If I tell you I want the design done on Thursday, I don’t want it
delivered on the following Wednesday, but if I’m being unreasonable I want to
know about it. Don’t blow me off. If a vendor screws you over, tell me and then
figure out what it will mean down the road.
I want all the documentation the vendor sends to you. If you send me a four-page memo when a
two-line email would suffice, understand that I will chew your butt because you
are charging me for your time and I understand billable hours. If you complain about me to my boss or anyone
else in my organization, don’t expect your invoices to be signed this
decade. Treat me with decency and you
will come back – if you piss me off keep your mouth shut when I call someone
else next time.
I’m trying very hard not to sound like a douchebag, but
lousy service ticks me off. Mediocre
service is fine. You don’t have to wine
and dine me. I don’t need your logo on a
coffee mug. I don’t mind paying my own
greens fees. Do your dam job and we’ll
be great.
You’d think I’d have used up all my pent-up bile on two long
posts earlier, but I was mostly pointing out that we caused our own problems by
being idiots. Our EPC took full
advantage of the fact that we were idiots, and that’s why this sh_t is still
stirring around in my brain. In my world
you don’t steal the hubcaps from the car broken down at the side of the road;
you help change the tire. Even then, you
sure as hell don’t leave a bunch of lug nuts loose and then smile behind your
hand when they drive off. In the last
six months I’ve found all kinds of things that a well-managed consulting
engineering firm would have done right, but ours, for whatever reason,
wouldn’t, couldn’t or didn’t.
If you do only one thing right, just one, get your
documentation squared away. For process
industries, this means starting with process and instrumentation diagrams, or
P&IDs. Everything else flows from
these. There are standards for these;
use them.
In our case, we already had the PI&Ds fleshed out except
for the nomenclatures (e.g. equipment numbering), but inexplicably we allowed
the EPC to screw these up. These are
basic, and all it takes is the desire to do it right. We didn’t have that desire, but neither did
the EPC. One of the major vendors
provided all their drawings with the wrong numbering, and nobody bothered to
fix it. All it takes is someone with a
red pen to review and edit. It’s like
the old story about anybody, somebody and nobody. There’s no excuse. Now someone who gives a rip has to do it, and
that person is me. And I rage at my
former co-workers every time. The
bastids hung me out to dry.
I have no idea what documentation we requested because I
wasn’t with the company at the time, but it only makes sense that we asked to
receive all the vendor docs. They were
spotty for the first part of the plant and my predecessor screwed that all to
hell, but he was a kid fresh out of school and the only reason he had the job
was because his college roommate was the son of one of our VPs. He definitely did not have OCD.

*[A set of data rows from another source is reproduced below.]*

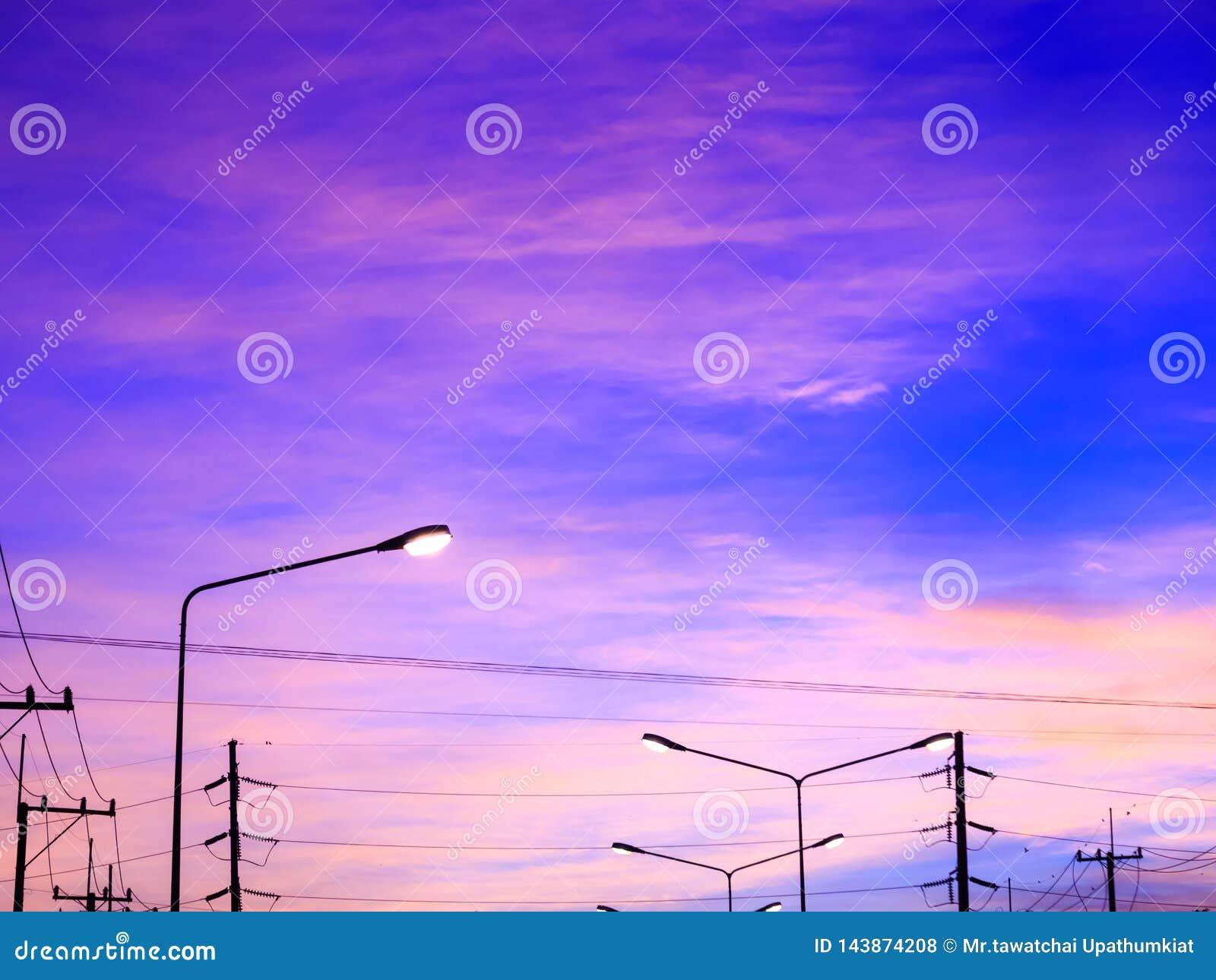 De achtergrond van de fantasiehemel met roze wolken en hoogtepunt van straatlantaarn na zonsondergang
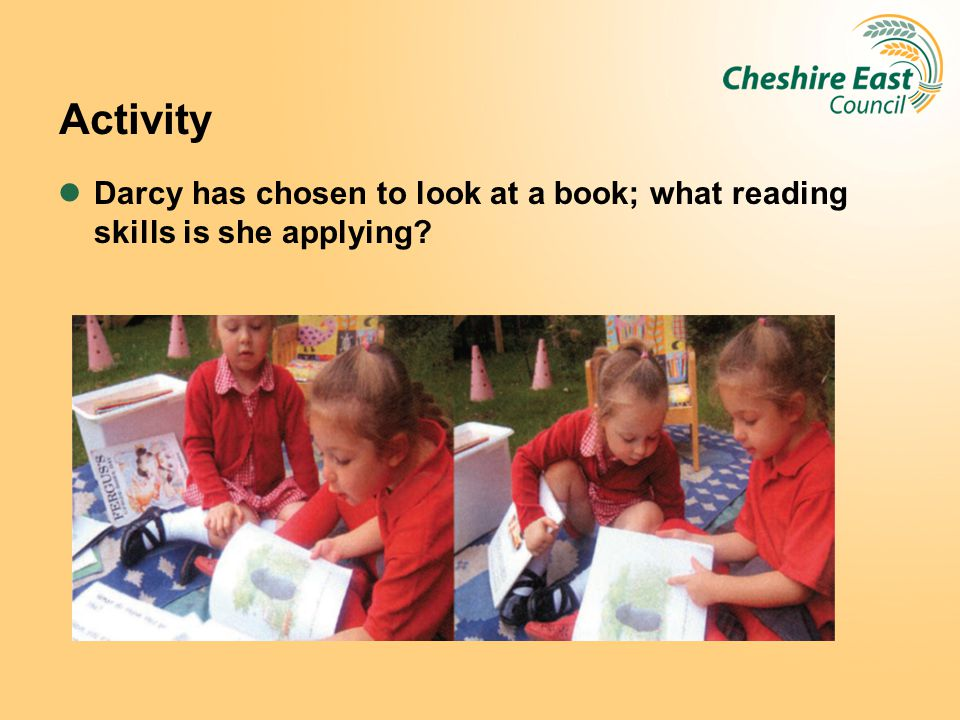 Activity Darcy has chosen to look at a book; what reading skills is she applying.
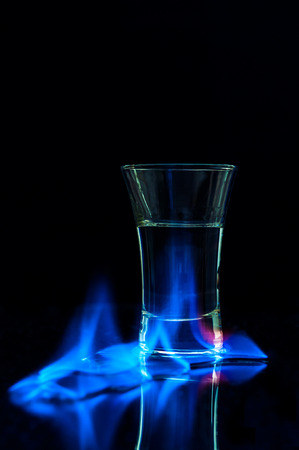 vodka: Flaming vodka on dark backdrop Stock Photo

Obviously the EPC whiffed on the rest of the vendor
docs. I eventually found most of them in
some boxes and bookshelves in the trailer they abandoned. That there is some great customer service,
yessiree Bob.
A wily project manager (well, actually, me) will tell you
that a good start-up can help people forget all the sins that occurred during
the project, and if you were our EPC you would have put in a good effort to
make sure you leave the customer with a whiff of Chanel No.5. Alas, the full litter box they left would not
have made Coco very proud. Not one interface (PLC to DCS and vice-versa)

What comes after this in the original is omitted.